> [PROBLEMS TO SOLVE]
1) Answer these about the electrophorus exercise below:
(a) What color are the conducting walls in the diagram?
(b) What does the typical bogus diagram fail to show?
(c) What lets you change h without changing Q?
2) What does the electrophorus exercise below say? Sum it up in two sentences.

> [PROVIDED TEXT]
####################

I find the following exercise to be interesting without being overly

complicated.

Let's start with a slightly messy real-world application, and then

simplify it. My motivation was that I wanted an explanation of how

an electrophorus works. I found a whole bunch of bogus explanations.

There may be some good explanations out there, but they seem to be

hopelessly outnumbered by bogus explanations. This version is typical:

http://en.wikipedia.org/wiki/Electrophorus

In particular, the diagram shows an unbalanced negative charge on

the dielectric ... but it does not show the corresponding positive

charge. There must be some electric field lines that end on the

dielectric, but it is impossible to guess how those lines are

arranged because we have no idea where the counterelectrode is.

For today, let's not attack the full real-world problem. Instead,

let's do a warm-up exercise. Consider the situation in the following

diagram:

http://www.av8n.com/physics/img48/pre-electrophorus.png

There is a room with conducting walls (shown in blue). The floor

of the room is X by X. The height of the room is Y. Centered over

the middle of the floor is a thin metallic disk of radius r (shown

in red). The disk is horizontal at a height h above the floor.

There is a charge Q on the disk ... and correspondingly a charge -Q

on the walls of the room. The disk is not very large, and the room

is much wider than it is tall, so that X ≫ Y ≫ r.

Your mission, should you decide to accept it, is to find an algebraic

expression for the voltage on the disk, as a function of h. Voltage

is measured relative to the walls, which we take to be effectively

"chassis ground".

The disk has an insulating handle, so you can change h arbitrarily

without changing Q.

Make whatever reasonable simplifying assumptions you like. (Replacing

the conducting walls with non-conducting walls would not be considered

reasonable.)

####################

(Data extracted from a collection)
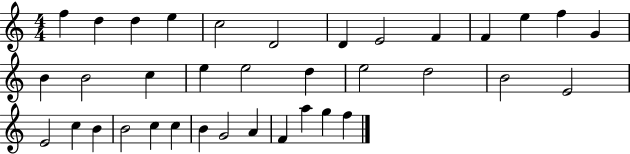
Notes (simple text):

F5/q D5/q D5/q E5/q C5/h D4/h D4/q E4/h F4/q F4/q E5/q F5/q G4/q B4/q B4/h C5/q E5/q E5/h D5/q E5/h D5/h B4/h E4/h E4/h C5/q B4/q B4/h C5/q C5/q B4/q G4/h A4/q F4/q A5/q G5/q F5/q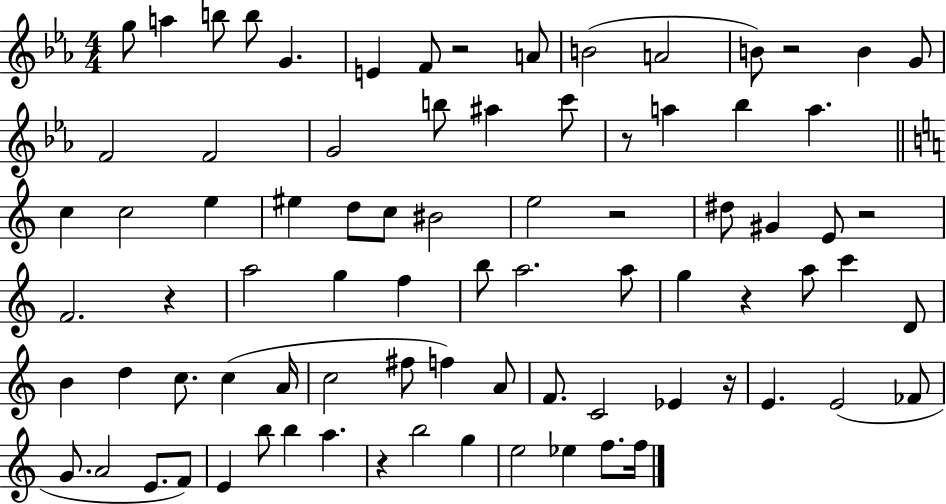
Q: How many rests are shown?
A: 9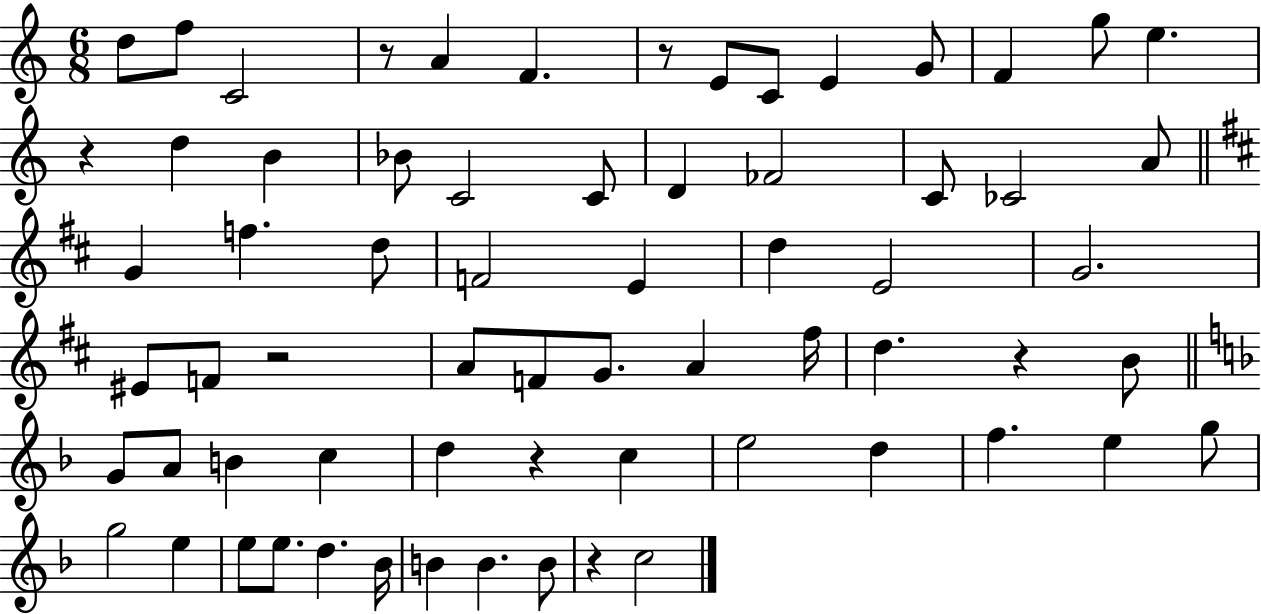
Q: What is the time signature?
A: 6/8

####################

> [RESPONSES PER TASK]
1)
(a) Blue.
(b) The positive charge that corresponds to the unbalanced negative charge on the dielectric.
(c) The disk's insulating handle.

2) Because bogus explanations of how an electrophorus works far outnumber good ones, the writer sets aside the full real-world problem in favor of a warm-up exercise. A thin metallic disk of radius r with charge Q is centered horizontally at height h above the floor of a room whose conducting walls carry charge -Q, and the task is to find an algebraic expression for the disk's voltage relative to the walls as a function of h.